In its high-growth phase from FY2010 to FY2018, Yes Bank consistently delivered among the best return-on-equity and return-on-asset metrics in Indian private banking. Revenue grew at a compounded annual growth rate (CAGR) exceeding 30% for much of this period, driven by aggressive loan book expansion and high yields on its corporate lending portfolio. Net interest margins (NIMs) were robust, often exceeding 3.2%, reflecting the bank's concentration in higher-risk, higher-yielding corporate loans. The bank's stock price appreciated substantially during this period, making it a favorite among domestic and foreign institutional investors.
The financial deterioration that began around FY2018 was initially obscured by provisioning gaps and regulatory classification disputes. The RBI's asset quality review (AQR) of Yes Bank in FY2018-19 revealed that the bank's actual gross NPAs were materially higher than reported figures. This divergence—estimated at over Rs 3,000 crore in FY2018 alone—led to the forced early retirement of MD&CEO Rana Kapoor in January 2019, a regulatory action that had no precedent in Indian private banking history at that scale.
The financial year FY2020 represented the nadir of Yes Bank's financial performance. The bank reported a net loss of Rs 16,418 crore, driven by massive provisioning for bad loans accumulated across real estate, infrastructure, and NBFC exposures. Gross NPA jumped to 16.8% of the loan book. The Capital Adequacy Ratio fell below regulatory minimums, and the moratorium triggered an unprecedented deposit flight that required emergency liquidity support from SBI.
The reconstruction balance sheet of March 2020, which followed the SBI-led rescue, reset Yes Bank's financials with fresh equity and a write-down of certain AT1 (Additional Tier 1) bonds, the latter triggering legal challenges and investor losses that remain a contested regulatory episode in Indian financial history.
From FY2021 onwards, Yes Bank's financial recovery has been methodical. Net interest income stabilized as the cleaned-up loan book began generating steady yields. Non-performing assets were aggressively provisioned, with provision coverage ratios rising sharply. The loan book, though initially shrinking due to the rundown of legacy stressed accounts, began growing again from FY2022 as retail and SME disbursements accelerated. By FY2023, Yes Bank had returned to consistent quarterly profitability, reporting net profits for multiple consecutive quarters—a milestone that validated the turnaround thesis.

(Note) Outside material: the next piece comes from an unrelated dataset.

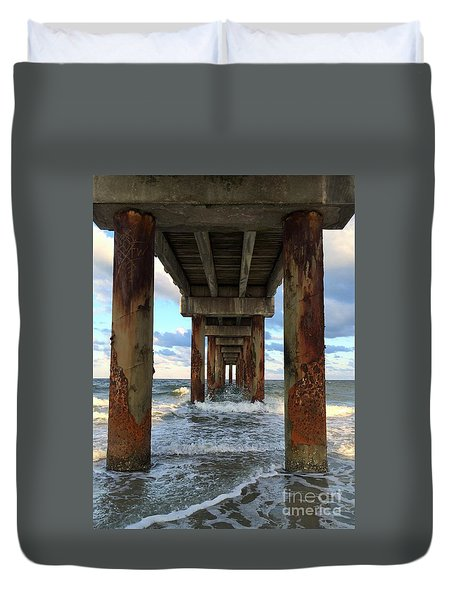 Pier In Strength And Peaceful Serenity Duvet Cover by Cindy Croal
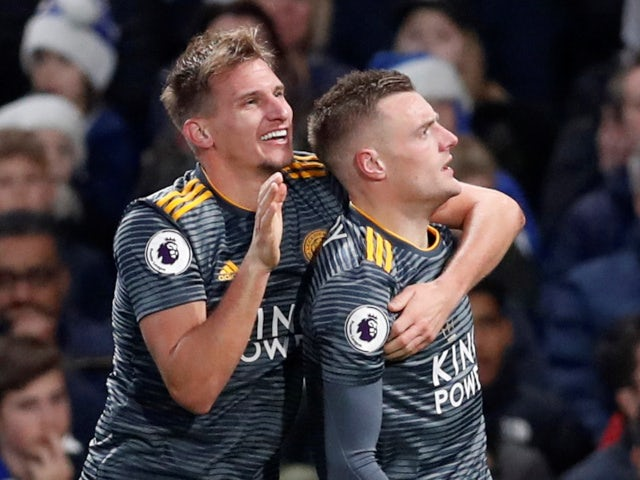 Jamie Vardy celebrates scoring for Leicester City against Chelsea in the Premier League on December 22, 2018.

FY2024 marked an important inflection: the bank reported full-year net profit, declining gross NPAs below 2%, improving CASA ratios, and growing digital transaction volumes. Revenue crossed Rs 25,000 crore on an annualized basis when fee income and interest income were combined. The bank's net interest margin recovered toward the 2.5–2.8% range, still below best-in-class peers like HDFC Bank (above 4%) but meaningfully improved from the sub-2% troughs of the restructuring years.
One key financial challenge that persists is the overhang of stressed assets under the JC Flowers ARC (Asset Reconstruction Company) arrangement. In FY2023, Yes Bank sold a large portfolio of stressed retail loans to JC Flowers ARC and took security receipts in exchange. The resolution of these security receipts—which depend on underlying loan recovery outcomes—remains a variable that introduces some uncertainty into Yes Bank's future provisioning needs and balance sheet quality.

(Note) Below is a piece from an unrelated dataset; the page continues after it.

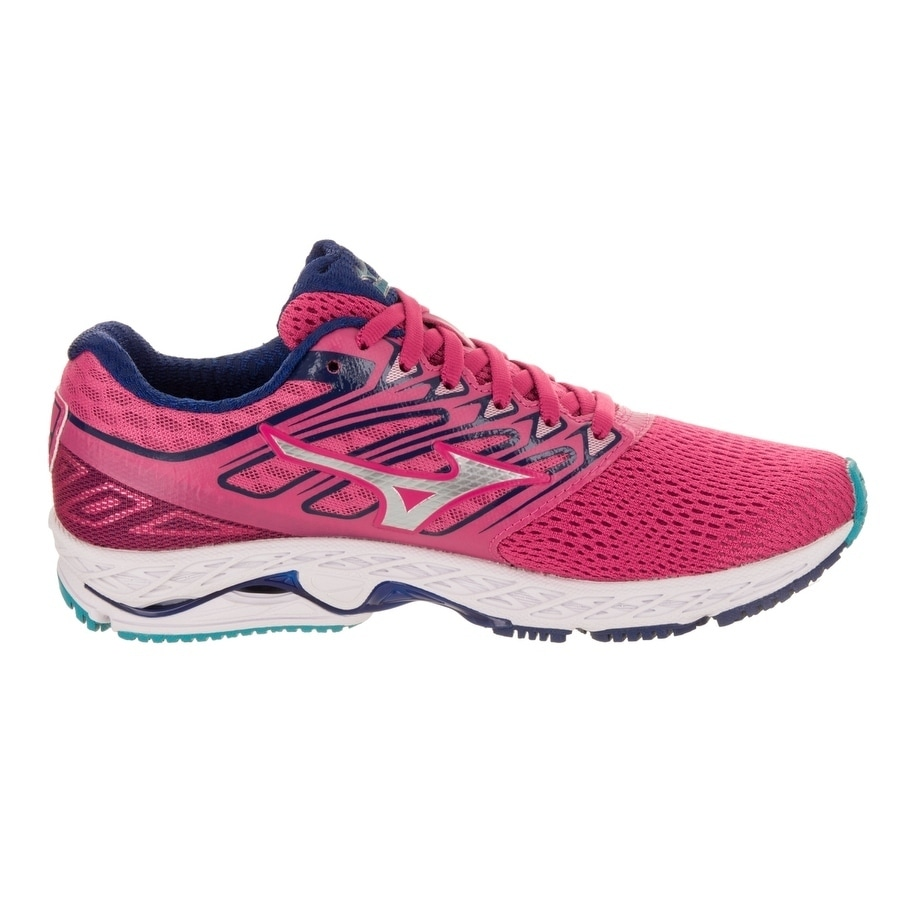 Shop Mizuno Women s Wave Shadow Running Shoe - Free Shipping Today -  Overstock - 17677819 1667a5926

Return on equity (ROE) remains the bank's primary financial aspiration. At current profitability levels, ROE is in the 5–7% range, well below the 15–18% delivered by leading private banks. Closing this gap requires simultaneous improvement in loan yields, operating leverage, and asset quality—a multi-year journey that management has outlined clearly in investor communications. Analysts broadly expect Yes Bank to reach double-digit ROE by FY2027, contingent on disciplined execution and the absence of macroeconomic shocks.